Я что-то не замечал, чтобы я был как Моцарт, но мне становилось хорошо.

Конечно, я понимал, что у меня выигрышное амплуа, что я сразу же получаюсь романтиком и отчаянной головой, а муж совершенно автоматически выходит занудой и ханжой. Эта фора, не скрою, несколько меня беспокоила.

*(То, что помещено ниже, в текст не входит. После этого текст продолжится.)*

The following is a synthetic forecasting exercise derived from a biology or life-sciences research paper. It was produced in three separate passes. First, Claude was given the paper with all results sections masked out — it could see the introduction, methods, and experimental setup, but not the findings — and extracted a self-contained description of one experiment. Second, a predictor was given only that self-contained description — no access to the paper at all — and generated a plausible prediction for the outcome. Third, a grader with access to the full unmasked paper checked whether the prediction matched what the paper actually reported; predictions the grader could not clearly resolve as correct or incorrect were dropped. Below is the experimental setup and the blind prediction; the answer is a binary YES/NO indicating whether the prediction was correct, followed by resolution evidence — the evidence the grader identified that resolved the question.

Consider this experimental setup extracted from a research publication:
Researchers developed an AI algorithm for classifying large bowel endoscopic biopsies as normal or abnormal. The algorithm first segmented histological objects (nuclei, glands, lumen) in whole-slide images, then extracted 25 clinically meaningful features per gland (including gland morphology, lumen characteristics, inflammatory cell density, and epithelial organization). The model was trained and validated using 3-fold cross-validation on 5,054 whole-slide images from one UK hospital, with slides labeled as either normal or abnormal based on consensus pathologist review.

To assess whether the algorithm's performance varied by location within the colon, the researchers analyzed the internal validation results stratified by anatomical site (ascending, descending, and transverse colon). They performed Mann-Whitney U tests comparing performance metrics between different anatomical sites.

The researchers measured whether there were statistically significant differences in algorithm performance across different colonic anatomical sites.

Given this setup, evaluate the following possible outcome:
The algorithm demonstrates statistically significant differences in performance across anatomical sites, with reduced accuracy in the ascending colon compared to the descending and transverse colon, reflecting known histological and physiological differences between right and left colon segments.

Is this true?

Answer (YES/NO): NO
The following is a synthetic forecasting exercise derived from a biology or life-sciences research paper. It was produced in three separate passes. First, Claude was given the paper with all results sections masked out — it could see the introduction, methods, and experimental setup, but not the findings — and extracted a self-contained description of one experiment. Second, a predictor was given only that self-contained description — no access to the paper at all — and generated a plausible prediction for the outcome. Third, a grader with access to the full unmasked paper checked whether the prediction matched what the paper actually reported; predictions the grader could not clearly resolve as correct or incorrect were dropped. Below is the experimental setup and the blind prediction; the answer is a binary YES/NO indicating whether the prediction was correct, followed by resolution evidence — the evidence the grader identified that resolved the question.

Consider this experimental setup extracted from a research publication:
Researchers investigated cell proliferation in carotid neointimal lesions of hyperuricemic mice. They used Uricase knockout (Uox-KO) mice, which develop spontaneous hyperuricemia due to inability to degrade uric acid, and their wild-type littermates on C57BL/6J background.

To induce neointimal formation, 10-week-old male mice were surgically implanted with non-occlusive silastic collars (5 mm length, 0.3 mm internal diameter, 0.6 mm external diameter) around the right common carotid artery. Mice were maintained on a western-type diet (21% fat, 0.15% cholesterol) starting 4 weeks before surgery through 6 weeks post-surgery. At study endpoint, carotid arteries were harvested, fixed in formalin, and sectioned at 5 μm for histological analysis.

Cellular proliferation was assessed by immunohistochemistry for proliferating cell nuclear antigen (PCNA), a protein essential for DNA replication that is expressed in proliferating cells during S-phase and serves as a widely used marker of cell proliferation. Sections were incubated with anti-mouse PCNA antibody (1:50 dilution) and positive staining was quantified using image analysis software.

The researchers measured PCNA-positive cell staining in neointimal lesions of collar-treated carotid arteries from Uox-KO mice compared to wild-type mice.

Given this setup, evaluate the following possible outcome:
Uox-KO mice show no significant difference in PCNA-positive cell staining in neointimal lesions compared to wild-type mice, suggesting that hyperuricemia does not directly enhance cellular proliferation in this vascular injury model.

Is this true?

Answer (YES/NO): NO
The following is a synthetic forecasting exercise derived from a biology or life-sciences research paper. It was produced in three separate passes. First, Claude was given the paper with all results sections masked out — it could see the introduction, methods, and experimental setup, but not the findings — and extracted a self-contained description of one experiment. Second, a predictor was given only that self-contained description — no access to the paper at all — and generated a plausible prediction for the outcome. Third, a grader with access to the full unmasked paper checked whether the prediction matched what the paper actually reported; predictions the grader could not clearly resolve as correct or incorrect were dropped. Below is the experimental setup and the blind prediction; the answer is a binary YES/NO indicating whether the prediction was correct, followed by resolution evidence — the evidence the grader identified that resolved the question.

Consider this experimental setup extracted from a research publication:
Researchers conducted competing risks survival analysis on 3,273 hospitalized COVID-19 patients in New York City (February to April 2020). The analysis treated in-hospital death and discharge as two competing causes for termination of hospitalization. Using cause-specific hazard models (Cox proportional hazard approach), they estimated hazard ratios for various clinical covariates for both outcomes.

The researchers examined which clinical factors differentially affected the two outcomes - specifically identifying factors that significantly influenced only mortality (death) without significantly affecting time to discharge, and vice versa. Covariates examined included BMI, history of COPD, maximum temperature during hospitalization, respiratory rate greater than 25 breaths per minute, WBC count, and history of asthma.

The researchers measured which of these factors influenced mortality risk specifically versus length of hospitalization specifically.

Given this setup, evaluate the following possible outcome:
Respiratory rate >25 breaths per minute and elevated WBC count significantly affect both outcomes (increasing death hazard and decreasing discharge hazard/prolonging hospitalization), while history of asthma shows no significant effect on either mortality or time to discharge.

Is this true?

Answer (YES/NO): NO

— Володька — он очень хороший,— говорила она, рассеянно улыбаясь, талантливый. Но, кроме его чертовых синкоп, ему все до феньки. Вчера пришел грустный — ну, думаю, что-то его проняло. Наконец-то! А он ложится спать и говорит: «Сейчас играли с Клейнотом би-боп, и я вышел из квадрата. Не выдержал темпа». Ах ты, думаю, зараза! Вся печаль нынче в том, что мужики забывают о своей извечной роли — кормильцев, делают себе то, что им интересно…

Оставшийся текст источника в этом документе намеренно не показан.